If we remember it at all, we likely recall pay equity as one of those transitory events in the women's movement: a symbol of emancipation akin to bra burning. Incinerating one's underwear in public took its proper place in the history books; pay equity, regrettably, did not.
Recall that the objective of pay equity legislation was affirmative action: to redress perceived gender discrimination in the compensation of female employees. Organizations were directed to identify male- and female-dominated jobs and determine their value using gender-neutral criteria - among them skills, effort, responsibility and working conditions.
Even at the time the legislation passed, hardly anyone understood that "pay equity" addressed the comparison of completely dissimilar jobs - nurses versus electricians, for instance. The public thought governments were insisting on equal pay for equal work - women and men doing the same, or substantially the same, tasks - a straightforward concept that had been in law since the 1950s. In the late 1980s, the policy was described more accurately as "equal pay for work of equal value." But, as the debate wore on, some clever communications guru dubbed it "pay equity." The war of words was lost: Who could be against equity or fairness in pay?
For the public sector, pay equity became another mechanism through which unions could extract more from employers while ignoring the fact that male-dominated bargaining likely helped create the wage disparities in the first place. This gave rise to further bargaining on how pay equity would be accomplished, which meant finding ways to compare like jobs in different organizations.
So, here we are more than 20 years later, and despite massive government regulatory intervention, with millions of taxpayer dollars spent, not much has changed. Ontario's Equal Pay Coalition dusted off its letterhead for the 20th anniversary of pay equity to complain that, on average, women still don't earn as much as men.
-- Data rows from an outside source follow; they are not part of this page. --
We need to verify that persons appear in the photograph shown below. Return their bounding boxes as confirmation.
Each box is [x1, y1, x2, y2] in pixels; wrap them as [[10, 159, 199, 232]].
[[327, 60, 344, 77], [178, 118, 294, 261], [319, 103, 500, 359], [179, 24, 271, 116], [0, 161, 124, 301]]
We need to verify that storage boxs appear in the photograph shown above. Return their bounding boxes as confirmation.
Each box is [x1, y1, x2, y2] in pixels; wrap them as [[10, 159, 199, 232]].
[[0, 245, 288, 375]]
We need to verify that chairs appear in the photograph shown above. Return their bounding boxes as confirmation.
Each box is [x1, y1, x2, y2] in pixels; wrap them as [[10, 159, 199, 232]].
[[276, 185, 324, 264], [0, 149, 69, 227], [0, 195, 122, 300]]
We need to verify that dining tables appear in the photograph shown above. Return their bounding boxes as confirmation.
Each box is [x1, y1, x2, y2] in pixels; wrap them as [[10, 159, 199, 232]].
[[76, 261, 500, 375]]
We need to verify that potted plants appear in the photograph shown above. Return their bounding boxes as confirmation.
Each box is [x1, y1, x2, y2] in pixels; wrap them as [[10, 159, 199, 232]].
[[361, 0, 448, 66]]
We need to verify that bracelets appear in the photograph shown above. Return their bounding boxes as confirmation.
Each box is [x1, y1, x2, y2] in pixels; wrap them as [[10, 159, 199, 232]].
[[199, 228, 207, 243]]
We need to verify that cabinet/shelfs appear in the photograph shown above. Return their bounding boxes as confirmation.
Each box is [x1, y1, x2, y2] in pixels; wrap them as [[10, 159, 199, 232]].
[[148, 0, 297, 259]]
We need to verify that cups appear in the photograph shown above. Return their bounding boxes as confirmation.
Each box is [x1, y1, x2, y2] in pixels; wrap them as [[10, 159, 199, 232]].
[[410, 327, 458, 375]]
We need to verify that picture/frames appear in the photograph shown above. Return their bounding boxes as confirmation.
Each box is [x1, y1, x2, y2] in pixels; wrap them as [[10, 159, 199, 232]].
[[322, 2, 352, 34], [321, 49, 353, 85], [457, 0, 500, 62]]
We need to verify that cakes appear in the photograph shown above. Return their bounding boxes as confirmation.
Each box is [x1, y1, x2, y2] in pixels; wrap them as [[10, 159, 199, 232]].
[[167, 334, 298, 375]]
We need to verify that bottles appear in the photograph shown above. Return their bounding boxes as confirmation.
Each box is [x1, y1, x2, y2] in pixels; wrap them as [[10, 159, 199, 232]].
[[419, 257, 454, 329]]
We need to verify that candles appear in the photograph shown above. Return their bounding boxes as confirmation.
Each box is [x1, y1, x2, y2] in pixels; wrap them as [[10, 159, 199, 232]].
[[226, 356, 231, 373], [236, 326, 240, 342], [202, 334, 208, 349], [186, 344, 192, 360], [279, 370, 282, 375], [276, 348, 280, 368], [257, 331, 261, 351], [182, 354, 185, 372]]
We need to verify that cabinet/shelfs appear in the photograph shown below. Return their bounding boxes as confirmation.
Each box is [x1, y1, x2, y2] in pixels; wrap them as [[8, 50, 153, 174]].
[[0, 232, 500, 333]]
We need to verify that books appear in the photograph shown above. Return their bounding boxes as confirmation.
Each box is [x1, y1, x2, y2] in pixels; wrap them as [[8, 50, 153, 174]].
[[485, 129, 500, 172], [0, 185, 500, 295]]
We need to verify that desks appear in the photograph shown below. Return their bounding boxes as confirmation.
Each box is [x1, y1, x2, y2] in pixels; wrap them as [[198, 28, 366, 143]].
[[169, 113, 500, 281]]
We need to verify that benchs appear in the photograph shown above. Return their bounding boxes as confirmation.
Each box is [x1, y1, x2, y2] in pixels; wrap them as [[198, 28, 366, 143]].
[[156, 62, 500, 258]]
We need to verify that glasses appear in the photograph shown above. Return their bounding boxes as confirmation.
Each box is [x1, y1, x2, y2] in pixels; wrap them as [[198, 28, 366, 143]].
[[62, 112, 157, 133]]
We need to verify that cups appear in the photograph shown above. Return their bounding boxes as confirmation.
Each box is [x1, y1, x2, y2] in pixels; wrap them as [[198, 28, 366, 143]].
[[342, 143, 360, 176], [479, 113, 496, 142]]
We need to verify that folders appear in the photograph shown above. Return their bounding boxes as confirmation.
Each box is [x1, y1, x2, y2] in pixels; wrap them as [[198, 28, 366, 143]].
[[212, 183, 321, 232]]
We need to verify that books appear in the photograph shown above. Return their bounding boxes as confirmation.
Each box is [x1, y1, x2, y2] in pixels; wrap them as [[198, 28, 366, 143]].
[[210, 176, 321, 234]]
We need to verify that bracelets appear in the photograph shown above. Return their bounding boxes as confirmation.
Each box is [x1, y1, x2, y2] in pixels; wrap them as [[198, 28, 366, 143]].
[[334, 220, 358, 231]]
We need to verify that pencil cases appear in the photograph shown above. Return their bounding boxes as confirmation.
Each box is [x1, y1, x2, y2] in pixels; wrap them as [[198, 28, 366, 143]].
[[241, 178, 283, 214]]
Of course, no one, likely including the coalition, really expected average pay for women to improve much. That's because a key cause of their lower average income - fewer hours worked (more women than men work part-time) - wasn't at all influenced by pay equity. Today we still have hundreds of bureaucrats warming seats in pay equity offices federally and in Manitoba, New Brunswick, Nova Scotia, Ontario, Quebec and PEI. As with all bureaucracies, they are self-perpetuating. Starting with complicated definitions and rules, they produced reams of interpretive materials and pursued compliance through cases and complaints. They ended up enriching the lawyers who swooped in to "help" organizations that were understandably befuddled. CFIB conducted a study in Ontario that found the cost of complying far outweighed any resulting pay adjustments for the women involved.
On the premise that the best defence is a good offence, we are seeing renewed signs of life from the bureaucracies. Quebec tinkered with its pay equity program earlier this year. Ontario has taken to random monitoring and auditing, indulging in such silliness as making firms provide data from as far back as 15 years ago.
One would think that this colossal failure of public policy and waste of resources would cause the whole effort to be scrapped, but these bureaucracies have, in fact, survived nonetheless.
After more than 20 years of slogging away at this nice-in-theory, unworkable-in-practice idea, it's time we acknowledged that pay equity is getting older, but not better. Small businesses have already spent far too much time and money grappling with the red tape that goes along with any pay equity scheme, not to mention paying higher taxes to cover the salary increases such policies have afforded government workers. Let's relegate it to history, along with the singed bras.